◆ To do: Only the pictures are to be dropped; the rest of the data below is to be duplicated exactly.

Web page caption snippets
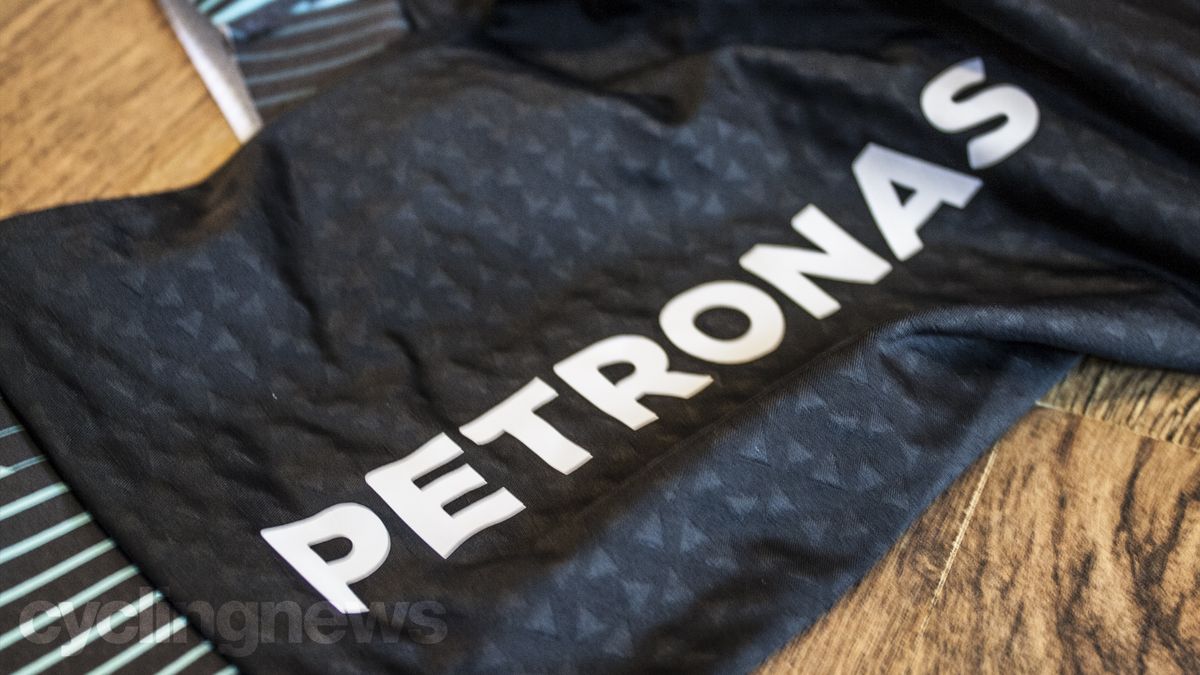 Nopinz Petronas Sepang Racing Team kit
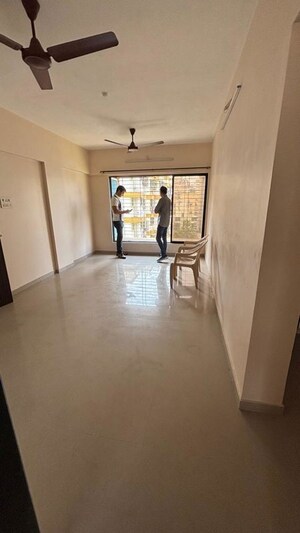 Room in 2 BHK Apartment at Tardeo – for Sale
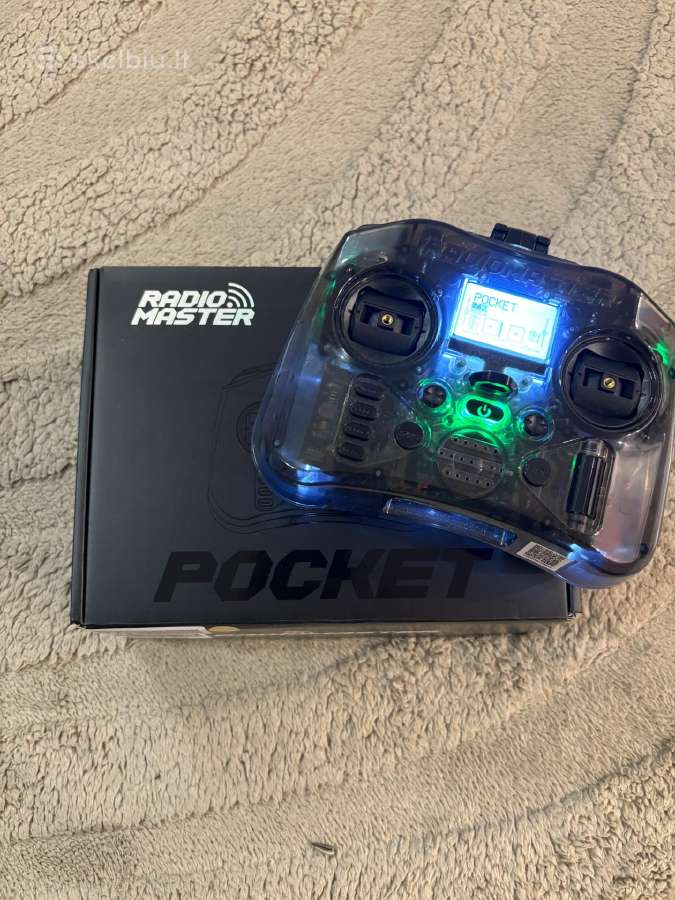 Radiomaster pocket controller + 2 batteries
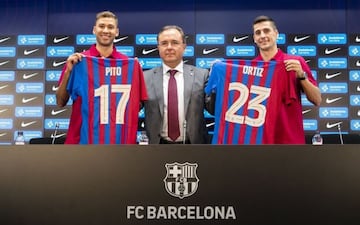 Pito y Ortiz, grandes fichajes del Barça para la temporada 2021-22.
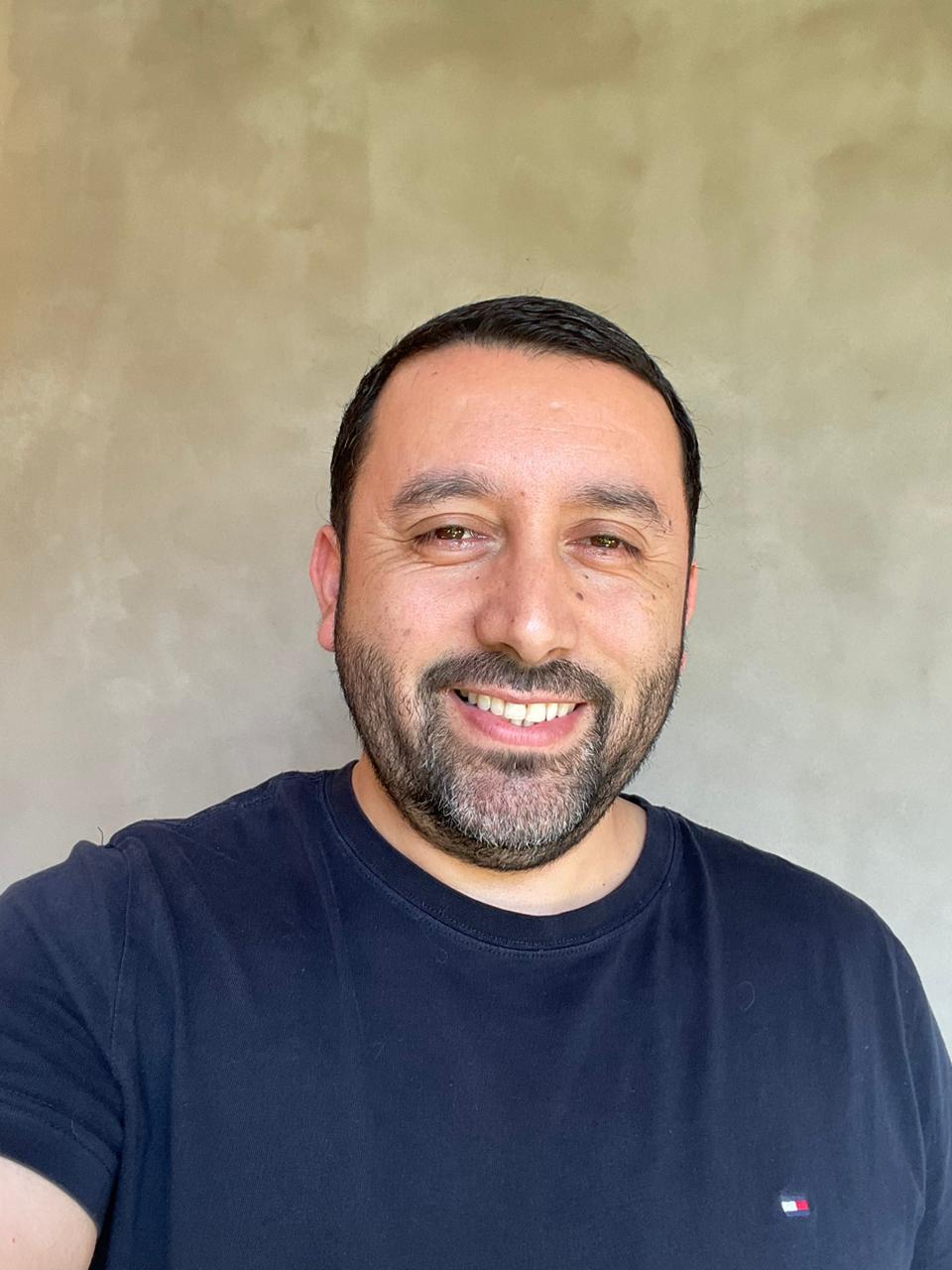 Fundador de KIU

◆ Response to this exercise:
 Nopinz Petronas Sepang Racing Team kit
 Room in 2 BHK Apartment at Tardeo – for Sale
 Radiomaster pocket controller + 2 batteries
 Pito y Ortiz, grandes fichajes del Barça para la temporada 2021-22.
 Fundador de KIU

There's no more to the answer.